Leonardo da Vinci had a strong interest in hydrodynamics. Around
1505 he got interested in "turbulence" (he was the first to use this
name). Examining the "turbulences" (eddies) in the river Arno of Florence,
he found that the amplitude of the turbulence was decreasing very slowly
in time, until it would come to rest (within the surrounding river). In
spite of Leonardo's strong interest in mathematics, at that time, it
consisted basically of geometry and simple polynomial equations. There
were no tools available to describe the very slow temporal relaxation of
turbulence. This topic would remain dormant for about 430 years, until in
1938 Karman, triggered by Taylor, established that the mean energy of the
turbulence should decrease very slowly, indeed like an inverse power of
the time elapsed. Three years later, Kolmogorov himself found another
inverse power
(10/7) of the time elapsed. This, likewise was wrong, because he was
assuming a certain invariance property (Loitsiansky , proved later
wrong by Proudman and Reid). The main change in the last few decades is
that fully developed turbulence is definitely not self-similar, not only
is it fractal, but it can have infinitely many fractal scalings
(multifractality), as proposed by Parisi and Frisch in the eighties.

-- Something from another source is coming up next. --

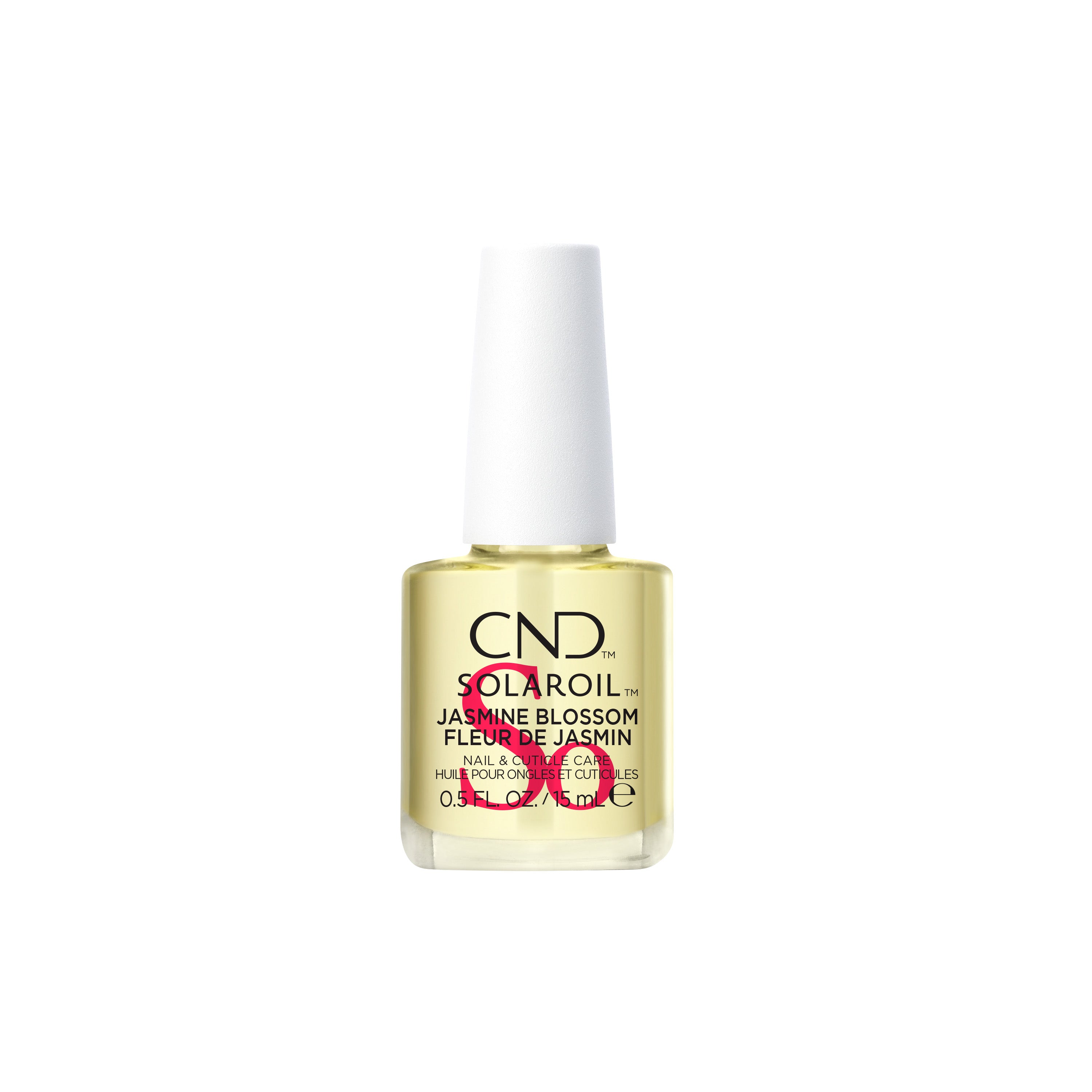 CND - SolarOil Jasmine Blossom 0.5ML - Nail Treatment at Beyond Polish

Furthermore, multifractality can manifest itself either at small scales or
at large scales. The latter might change the law of energy decay. Not
enough is understood for the 3D Euler equations, but large-scale
multifractality for the Burgers is an interesting possibility, which is
being explored by Frisch, Khanin, Pandit and Roy. A brief exploration of
what happens to the energy decay-law will be presented.